## WHAT TO WORK ON
What does the data read, word for word, from the line containing "margin-bottom: 10px;" through its final line? Give those lines only.

------ SOURCE RECORDS ------

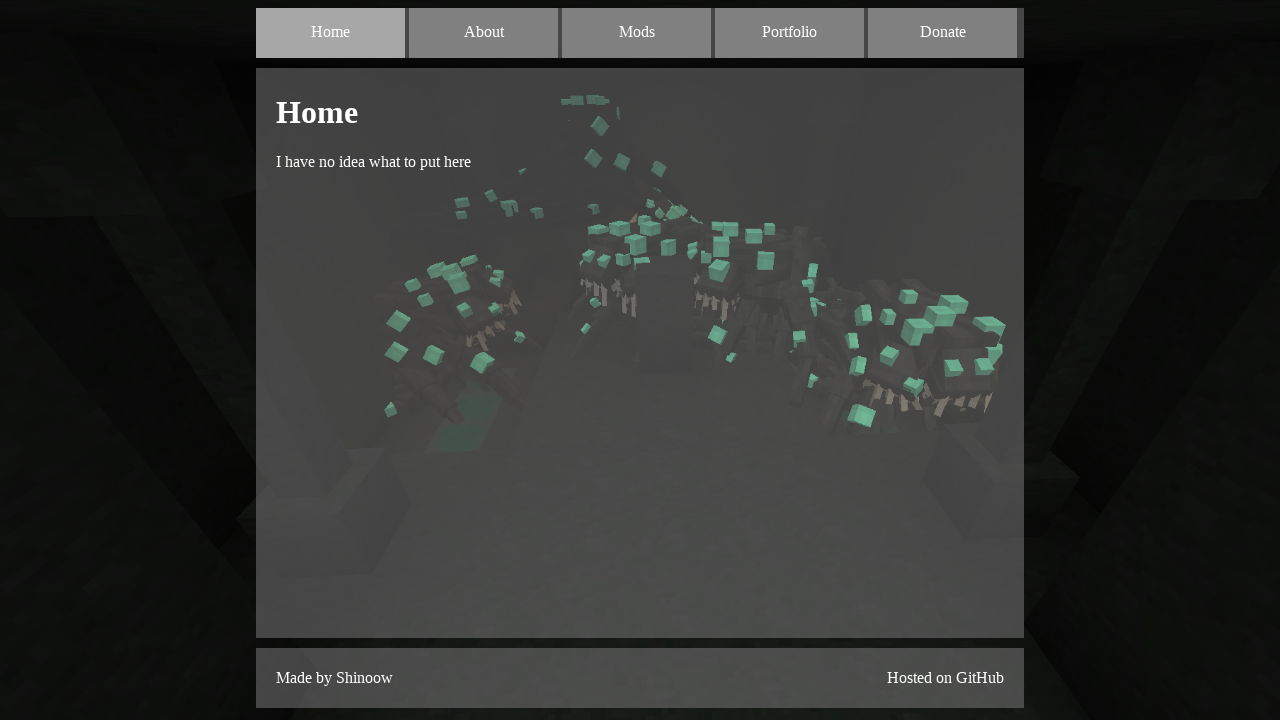

--- FILE ---
content_type: text/html; charset=utf-8
request_url: https://shinoow.com/
body_size: 99
content:
<!DOCTYPE html>
<html>
<head>
<meta charset='utf-8' />
<meta name="description" content="Shinoow's website" />
<link rel="stylesheet" type="text/css" media="screen" href="css/style.css">
<title>Shinoow - Home</title>
<link rel="shortcut icon" href="../favicon.ico">
</head>
<body>

<div class="menu">
<ul>
    <li><a class="selected"><p>Home</p></a></li>
    <li><a href="about"><p>About</p></a></li>
    <li><a href="mods"><p>Mods</p></a></li>
    <li><a href="portfolio"><p>Portfolio</p></a></li>
    <li><a href="donate"><p>Donate</p></a></li>
</ul>
</div>

<div class="content">
    <h1>Home</h1>
    <p>I have no idea what to put here</p>
</div>

<div class="footer">
    <p>Made by Shinoow</p>
    <p>Hosted on GitHub</p>
</div>

</body>
</html>

--- FILE ---
content_type: text/css; charset=utf-8
request_url: https://shinoow.com/css/style.css
body_size: -63
content:
body {
    background: url('../images/bg.png') fixed;
    background-size: cover;
    margin-left: 20%;
    margin-right: 20%;
}
p, li, h3, h1 {
    color: #FFF;
}

.menu {
    background: rgba(128, 128, 128, 0.5);
    height: 50px;
    width: 100%;
    margin-bottom: 10px;
}

.menu li {
    background: #808080;
    display: inline-block;
    cursor: pointer;
    min-width: 149px;
    height: 50px;
    font-size: 16px;
}

.menu a {
    height: 50px;
    display: block;
    text-decoration: none;
    text-align: center;
}

.menu p {
    margin-top: 0;
    padding-top: 15px;
}

.menu ul {
    padding: 0;
    margin: 0;
    list-style: none;
}

a.selected {
    background: #a7a7a7;
    cursor: default;
}

a:not(.selected):hover {
    background: #a7a7a7;
}

.content {
    background: rgba(128, 128, 128, 0.5);
    padding: 5px 20px;
    min-height: calc(100vh - 160px);
}

.footer {
    margin-top: 10px;
    padding: 5px 20px;
    height: 50px;
    background: rgba(128, 128, 128, 0.5);
}

.footer p {
    display: inline-block;
}

.footer p:last-child {
    float: right;
}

------

## EXERCISE SOLUTION
    margin-bottom: 10px;
}

.menu li {
    background: #808080;
    display: inline-block;
    cursor: pointer;
    min-width: 149px;
    height: 50px;
    font-size: 16px;
}

.menu a {
    height: 50px;
    display: block;
    text-decoration: none;
    text-align: center;
}

.menu p {
    margin-top: 0;
    padding-top: 15px;
}

.menu ul {
    padding: 0;
    margin: 0;
    list-style: none;
}

a.selected {
    background: #a7a7a7;
    cursor: default;
}

a:not(.selected):hover {
    background: #a7a7a7;
}

.content {
    background: rgba(128, 128, 128, 0.5);
    padding: 5px 20px;
    min-height: calc(100vh - 160px);
}

.footer {
    margin-top: 10px;
    padding: 5px 20px;
    height: 50px;
    background: rgba(128, 128, 128, 0.5);
}

.footer p {
    display: inline-block;
}

.footer p:last-child {
    float: right;
}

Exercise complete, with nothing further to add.